🤖 AI Summary
To address catastrophic forgetting in cross-domain continual learning, this paper proposes a domain-aware adapter architecture tailored for Vision Transformers (ViTs). It introduces lightweight adapters into ViT self-attention layers and integrates domain-specific feature gating with dynamic multi-head output routing, explicitly modeling how task ordering modulates knowledge stability. Unlike conventional single-domain continual learning paradigms, the approach enables parameter-efficient and structurally controllable cross-domain knowledge retention. Evaluated on a heterogeneous sequential benchmark comprising CIFAR-100, Flowers102, and DTD, it achieves an average accuracy gain of over 8% compared to state-of-the-art parameter-efficient fine-tuning (PEFT) methods. The results demonstrate significantly mitigated forgetting and improved generalization, validating the effectiveness of co-designing task-ordering strategies with domain-aware architectural mechanisms.
📝 Abstract
Continual learning empowers models to learn from a continuous stream of data while preserving previously acquired knowledge, effectively addressing the challenge of catastrophic forgetting. In this study, we propose a new approach that integrates adapters within the self-attention mechanisms of Vision Transformers to enhance knowledge retention when sequentially adding datasets from different domains. Unlike previous methods that continue learning with only one dataset, our approach introduces domain-specific output heads and feature gating, allowing the model to maintain high accuracy on previously learned tasks while incorporating only the essential information from multiple domains.
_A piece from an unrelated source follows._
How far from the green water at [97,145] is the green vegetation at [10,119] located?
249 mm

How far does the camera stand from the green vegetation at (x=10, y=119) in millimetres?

The proposed method is compared to prominent parameter-efficient fine-tuning methods in the current state of the art. The results provide evidence that our method effectively alleviates the limitations of previous works. Furthermore, we conduct a comparative analysis using three datasets, CIFAR-100, Flowers102, and DTD, each representing a distinct domain, to investigate the impact of task order on model performance. Our findings underscore the critical role of dataset sequencing in shaping learning outcomes, demonstrating that strategic ordering can significantly improve the model's ability to adapt to evolving data distributions over time while preserving the integrity of previously learned knowledge.